Under the 2018 Plan, the Plan Administrator may grant:

 

·    options to acquire WestMountain common stock, both incentive stock options that are intended to satisfy the requirements of Section 422 of the Internal Revenue Code and nonqualified stock options which are not intended to satisfy such requirements. The exercise price of options granted under our 2018 Plan must at least be equal to the fair market value of WestMountain's common stock on the date of grant and the term of an option may not exceed ten years, except that with respect to an incentive stock option granted to any employee who owns more than 10% of the voting power of all classes of WestMountain's  outstanding stock as of the grant date the term must not exceed five years and the exercise price must equal at least 110% of the fair market value on the grant date.

 

·    stock appreciation rights, or SARs, which allow the recipient to receive the appreciation in the fair market value of WestMountain's common stock between the date of grant and the exercise date.
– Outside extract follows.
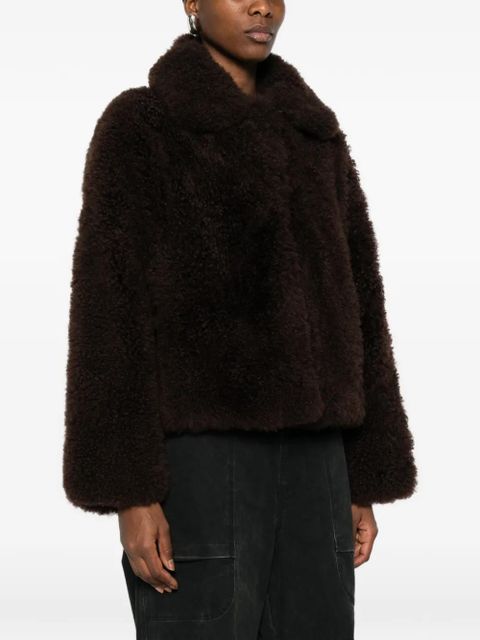 Yves Salomon brown shearling jacket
The amount payable under the stock appreciation right may be paid in cash or with shares of WestMountain's common stock, or a combination thereof, as determined by the Administrator.

 

·    restricted stock awards, which are awards of WestMountain's shares of common stock that vest in accordance with terms and conditions established by the Administrator.

 

·    restricted stock units, which are awards that are based on the value of WestMountain's common stock and may be paid in cash or in shares of WestMountain's common stock.

 

·    other types of stock-based or stock-related awards not otherwise described by the terms and provision of the 2018 Plan, including the grant or offer for sale of unrestricted shares of WestMountain's common stock, and which may involve the transfer of actual shares of WestMountain's common stock or payment in cash or otherwise of amounts based on the value of shares of WestMountain's common stock and may be designed to comply with or take advantage of the applicable local laws of jurisdictions other than the United States.

 

·    other cash-based awards to eligible persons in such amounts and upon such terms as the Administrator shall determine.

 

An award granted under the 2018 Plan must include a minimum vesting period of at least one year, provided, however, that an award may provide that the award will vest before the completion of such one-year period upon the death or qualifying disability of the grantee of the award or a change of control of the Company and awards covering, in the aggregate, 25,000,000 shares of our Common Stock may be issued without any minimum vesting period.

 

The aggregate number of shares of common stock that may be issued under the 2018 Plan is 50,000,000 shares. In addition, the maximum aggregate number of shares of WestMountain's common stock that may be subject to incentive stock options granted under the 2018 Plan is 50,000,000 shares.

 

In preparing these consolidated financial statements, the Company has evaluated events and transactions for potential recognition or disclosure through June 28, 2018, the date the financial statements were available to be issued.